India to helm BRICS' $100 billion development bank | Business Standard News

India to helm BRICS' $100 billion development bank | Business Standard News

Online comments posted on July 16, 2014:

Let us first remove the misconception that this development bank is an alternative which will take over the role of the Bretton Woods twins, the IMF and the World Bank in the geographical area covered by BRICS nations. At least initially, the declared objective of the new development bank is to support members of BRICS group and other developing countries in meeting long term investment needs in infrastructure and providing emergency assistance to developing countries in removing poverty. Viewed from this perspective, the new institution’s initiatives will only supplement the role being played by IMF and World Bank and there is enough unattended space for the new bank.
There are limitations in the ‘already impaired’ vision of the rich and poor cannot wait in the sidelines for their basic needs to be met after all the greed of the rich and the powerful are satisfied.
The diversity in the systems of governance in the countries that constitute BRICS should not be seen as a disadvantage. It should take us back to the principles of peaceful coexistence preached by Jawaharlal Nehru and make us think about channeling our efforts to make the world a better place to live, not only for the people in developed countries and those belonging to the upper strata of ‘economic divide’ in other countries.

Success of BRICS Development Bank will pave the way for improving relationship among BRICS nations, creating more opportunities for absorption of surplus capital within the group and channeling resources within the region to needy developing countries.
Nations which have ‘tasted’ poverty and problems related to poverty in the recent past will be able to appreciate the problems of the survivors of  an estimated eight million human beings who die across the world each year, because they are too poor to stay alive.
In his book ‘The end of poverty’ (Penguin, 2005), Jeffrey D Sachs made the following observation on capital needed to alleviate extreme poverty:

“At the most basic level, the key to ending extreme poverty is to enable the poorest of the poor to get their foot on the ladder of development. The development ladder hovers overhead, and the poorest of the poor are stuck beneath it. They lack the minimum amount of capital necessary to get a foothold, and therefore need a boost up to the first rung. The extreme poor lack six major kinds of capital:

    Human capital: health, nutrition, and skills needed for each person to be economically productive
    Business capital: the machinery, facilities, motorized transport used in agriculture, industry, and services
    Infrastructure: roads, power, water and sanitation, airports and seaports, and telecommunication systems, that are critical inputs into business productivity
    Natural capital: arable land, healthy soils, biodiversity, and well-functioning ecosystems that provide the environmental services needed by human society
    Public institutional capital: the commercial law, judicial systems, government services and policing that underpin the peaceful and prosperous division of labour
    Knowledge capital: the scientific and technological know-how that raises productivity in business output and the promotion of physical and natural capital”

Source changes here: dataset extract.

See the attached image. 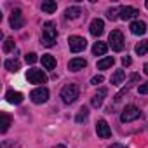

The twin objectives of supporting infrastructure development and creating a Contingency Reserve Fund to assist needy developing countries accepted by the BRICS leadership while going ahead with the setting up of a new development bank in themselves carry the theme which can be developed into a transparent vision statement which could be supportive of financing and pursuing the above needs.

Incidentally, a less tech savvy leader from India would have got entangled in the issue of ‘where the headquarters should be?’ and missed to clinch a better resources-sharing.